> **WORK TO BE COMPLETED**: Copy the lines exactly, starting with the line containing "Which is the skier's" and ending with the last line of the records, both ends included.

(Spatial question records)
§

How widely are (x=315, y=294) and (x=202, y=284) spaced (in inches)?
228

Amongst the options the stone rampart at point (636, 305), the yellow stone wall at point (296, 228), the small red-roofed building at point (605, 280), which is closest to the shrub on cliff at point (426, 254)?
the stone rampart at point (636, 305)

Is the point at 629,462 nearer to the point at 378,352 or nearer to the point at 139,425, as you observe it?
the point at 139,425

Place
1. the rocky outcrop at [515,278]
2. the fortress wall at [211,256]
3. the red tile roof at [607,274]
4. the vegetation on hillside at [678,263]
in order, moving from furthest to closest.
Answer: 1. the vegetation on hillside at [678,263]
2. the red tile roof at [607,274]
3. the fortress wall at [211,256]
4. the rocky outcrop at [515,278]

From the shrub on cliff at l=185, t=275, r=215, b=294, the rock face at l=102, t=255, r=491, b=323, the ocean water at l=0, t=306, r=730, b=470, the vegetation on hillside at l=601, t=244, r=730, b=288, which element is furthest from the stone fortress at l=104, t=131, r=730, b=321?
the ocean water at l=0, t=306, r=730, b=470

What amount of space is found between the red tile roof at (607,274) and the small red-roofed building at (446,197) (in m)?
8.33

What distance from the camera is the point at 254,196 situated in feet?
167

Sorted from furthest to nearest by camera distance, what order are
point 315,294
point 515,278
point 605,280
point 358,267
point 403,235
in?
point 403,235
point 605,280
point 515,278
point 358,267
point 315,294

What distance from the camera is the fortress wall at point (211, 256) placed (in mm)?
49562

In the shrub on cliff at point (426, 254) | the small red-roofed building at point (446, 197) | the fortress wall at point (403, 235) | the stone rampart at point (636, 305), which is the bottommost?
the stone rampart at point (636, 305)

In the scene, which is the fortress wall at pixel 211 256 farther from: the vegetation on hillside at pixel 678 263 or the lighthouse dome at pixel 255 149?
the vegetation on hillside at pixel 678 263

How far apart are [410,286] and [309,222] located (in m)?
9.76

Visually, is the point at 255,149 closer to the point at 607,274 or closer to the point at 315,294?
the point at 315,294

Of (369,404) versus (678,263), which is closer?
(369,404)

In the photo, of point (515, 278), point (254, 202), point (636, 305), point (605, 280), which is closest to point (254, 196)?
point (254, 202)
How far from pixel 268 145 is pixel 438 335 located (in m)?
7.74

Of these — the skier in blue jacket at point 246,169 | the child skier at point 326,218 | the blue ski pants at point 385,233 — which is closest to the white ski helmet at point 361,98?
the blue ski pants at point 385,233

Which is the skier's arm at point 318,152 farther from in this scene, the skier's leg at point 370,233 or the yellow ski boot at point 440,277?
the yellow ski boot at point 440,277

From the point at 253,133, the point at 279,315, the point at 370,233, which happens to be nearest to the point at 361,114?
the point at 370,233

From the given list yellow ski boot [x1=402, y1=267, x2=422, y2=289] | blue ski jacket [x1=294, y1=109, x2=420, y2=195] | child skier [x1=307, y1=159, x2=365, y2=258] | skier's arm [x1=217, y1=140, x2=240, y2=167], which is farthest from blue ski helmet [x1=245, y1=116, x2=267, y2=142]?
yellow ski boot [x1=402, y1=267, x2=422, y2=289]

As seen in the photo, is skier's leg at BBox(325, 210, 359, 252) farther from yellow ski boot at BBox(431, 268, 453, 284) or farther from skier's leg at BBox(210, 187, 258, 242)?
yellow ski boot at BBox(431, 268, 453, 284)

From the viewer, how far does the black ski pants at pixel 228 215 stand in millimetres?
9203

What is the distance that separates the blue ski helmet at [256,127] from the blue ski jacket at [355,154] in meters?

§

> **FINAL RESULT**:
Which is the skier's arm at point 318,152 farther from in this scene, the skier's leg at point 370,233 or the yellow ski boot at point 440,277?
the yellow ski boot at point 440,277

From the point at 253,133, the point at 279,315, the point at 370,233, which happens to be nearest to the point at 361,114?
the point at 370,233

From the given list yellow ski boot [x1=402, y1=267, x2=422, y2=289] | blue ski jacket [x1=294, y1=109, x2=420, y2=195] | child skier [x1=307, y1=159, x2=365, y2=258] | skier's arm [x1=217, y1=140, x2=240, y2=167], which is farthest from blue ski helmet [x1=245, y1=116, x2=267, y2=142]?
yellow ski boot [x1=402, y1=267, x2=422, y2=289]

As seen in the photo, is skier's leg at BBox(325, 210, 359, 252) farther from yellow ski boot at BBox(431, 268, 453, 284) or farther from skier's leg at BBox(210, 187, 258, 242)?
yellow ski boot at BBox(431, 268, 453, 284)

From the viewer, how far does the black ski pants at pixel 228 215 stand in millimetres?
9203

What is the distance that separates the blue ski helmet at [256,127] from the blue ski jacket at [355,154] in meters?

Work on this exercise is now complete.